“Modernidade avulso: escritos sobre arte” (A Ronda da Noite, 2015), de Isabel Nogueira, é um livro sobre a arte e sobre a modernidade que percorre vários caminhos assumidamente dispersos entre cinema, pintura, fotografia e outras artes. Quem estiver à espera de visões panorâmicas ou explicações globais, não as encontrará por aqui. O que temos é outra coisa: uma amostra do trabalho académico da autora e um exemplo do que é a reflexão universitária sobre a arte — e, neste caso, sobre a modernidade. Ora, neste ponto, convém avisar o leitor: quem vem de fora e encontra um livro destes, depressa descobre que está perante o muro da linguagem académica.

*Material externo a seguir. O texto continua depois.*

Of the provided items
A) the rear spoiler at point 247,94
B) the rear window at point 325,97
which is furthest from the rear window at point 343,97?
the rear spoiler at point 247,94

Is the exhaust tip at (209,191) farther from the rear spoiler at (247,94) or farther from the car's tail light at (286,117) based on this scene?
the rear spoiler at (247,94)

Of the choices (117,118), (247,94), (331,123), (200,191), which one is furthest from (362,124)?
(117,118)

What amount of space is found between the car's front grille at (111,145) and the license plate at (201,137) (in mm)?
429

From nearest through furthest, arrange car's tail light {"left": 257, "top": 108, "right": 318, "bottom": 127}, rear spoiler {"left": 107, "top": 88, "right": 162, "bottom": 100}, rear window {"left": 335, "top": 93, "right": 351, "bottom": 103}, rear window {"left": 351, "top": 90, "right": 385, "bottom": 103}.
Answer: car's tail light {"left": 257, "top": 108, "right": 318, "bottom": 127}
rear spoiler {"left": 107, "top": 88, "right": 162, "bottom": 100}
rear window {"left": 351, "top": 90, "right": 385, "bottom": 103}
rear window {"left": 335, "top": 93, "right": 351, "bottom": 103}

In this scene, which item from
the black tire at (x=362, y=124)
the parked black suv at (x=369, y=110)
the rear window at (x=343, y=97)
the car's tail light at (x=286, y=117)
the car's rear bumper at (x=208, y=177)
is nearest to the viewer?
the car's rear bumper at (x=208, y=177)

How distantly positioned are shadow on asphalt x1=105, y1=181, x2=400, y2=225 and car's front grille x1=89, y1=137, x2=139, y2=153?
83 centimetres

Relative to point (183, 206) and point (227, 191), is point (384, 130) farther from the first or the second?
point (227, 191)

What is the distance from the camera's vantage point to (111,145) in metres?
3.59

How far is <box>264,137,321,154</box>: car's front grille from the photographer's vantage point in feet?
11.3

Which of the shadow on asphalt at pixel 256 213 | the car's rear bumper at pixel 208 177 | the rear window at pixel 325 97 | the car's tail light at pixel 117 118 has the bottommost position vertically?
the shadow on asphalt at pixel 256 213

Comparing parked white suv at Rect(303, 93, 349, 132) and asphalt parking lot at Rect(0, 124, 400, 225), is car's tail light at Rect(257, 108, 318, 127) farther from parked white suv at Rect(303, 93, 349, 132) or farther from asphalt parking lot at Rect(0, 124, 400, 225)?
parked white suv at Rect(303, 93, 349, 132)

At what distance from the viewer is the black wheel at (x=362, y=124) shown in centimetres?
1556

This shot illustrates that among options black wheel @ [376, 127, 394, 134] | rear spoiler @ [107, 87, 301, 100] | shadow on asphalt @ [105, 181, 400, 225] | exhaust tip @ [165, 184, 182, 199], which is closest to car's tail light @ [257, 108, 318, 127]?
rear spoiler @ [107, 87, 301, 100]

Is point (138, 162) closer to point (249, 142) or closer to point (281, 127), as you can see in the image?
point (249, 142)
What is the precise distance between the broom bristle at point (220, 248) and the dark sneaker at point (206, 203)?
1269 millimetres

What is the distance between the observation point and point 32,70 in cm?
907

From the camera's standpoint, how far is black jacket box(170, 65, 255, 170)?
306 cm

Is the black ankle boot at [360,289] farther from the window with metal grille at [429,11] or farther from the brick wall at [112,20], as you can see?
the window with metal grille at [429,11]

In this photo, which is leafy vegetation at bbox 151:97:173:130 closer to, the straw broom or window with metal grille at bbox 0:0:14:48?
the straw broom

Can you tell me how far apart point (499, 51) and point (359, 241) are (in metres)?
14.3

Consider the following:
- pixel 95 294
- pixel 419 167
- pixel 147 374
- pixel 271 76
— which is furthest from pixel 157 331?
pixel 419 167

Talvez seja proveitoso fazer aqui um pequeno detour — nada desadequado a uma crítica a um livro destes, que nos dá uma série de olhares dispersos sobre o seu tema, como se tivéssemos entre mãos um texto feito apenas de digressões. Lembremo-nos, então, do recente livro de Steven Pinker, The Sense of Style, onde se analisa a verdadeira necessidade desta linguagem académica. Será que há vantagens em escrever assim, mesmo no caso de textos escritos por académicos para académicos? Steven Pinker acha que não — quase sempre é possível escrever de forma mais clara, com vantagens para todos. E não se acuse quem defende tal desaforo de estar a ser facilitista. Só quem nunca tentou escrever de forma clara sobre assuntos difíceis pode pensar que é mais difícil escrever em academês. Difícil é ser claro. Fim de digressão.
Diga-se então ao leitor: está perante este muro, esta linguagem que exige alguma iniciação. Não desanime, no entanto. O que os académicos dizem pode ser mais ou menos opaco, mas é muito mais interessante do que se pensa (e, caindo de novo na tentação da digressão, é por isso mesmo que é quase trágica esta incapacidade de sair dos espartilhos do academês).
O que ganhamos em subir a este muro e olhar para o que atrás se esconde? Ganhamos uma visão bem mais rica da arte, do cinema, da pintura. Ganhamos ginástica mental para olhar para as artes visuais com óculos menos embaciados.
Se há fio condutor em todo o livro, será uma reflexão sobre a modernidade: desde o laço de Baudelaire, que abre o livro, até ao estudo da sexualidade (a)típica no cinema, passando por um texto sobre Almada Negreiros e Ernesto de Sousa e o ser moderno em Portugal (um dos pontos altos do livro).
Um dos textos mais interessantes é “Considerações a respeito da crítica de arte e da sua função”, em que a autora reflecte sobre o papel do crítico de arte. Diz a autora, no final desse texto: «A actividade crítica poderá revestir-se de uma certa carga poética e ideológica, ou até lúdica, fazendo um convite ao potencial receptor para fruir a arte […].»
Exacto: depois de ler este livro, ficamos habilitados a fruir melhor a arte que nos rodeia. É um livro que nos dá uma maior capacidade de sentir prazer com outras artes e outros livros — o que paga, sem margem para dúvidas, o esforço de enfrentar a linguagem académica em que está escrito.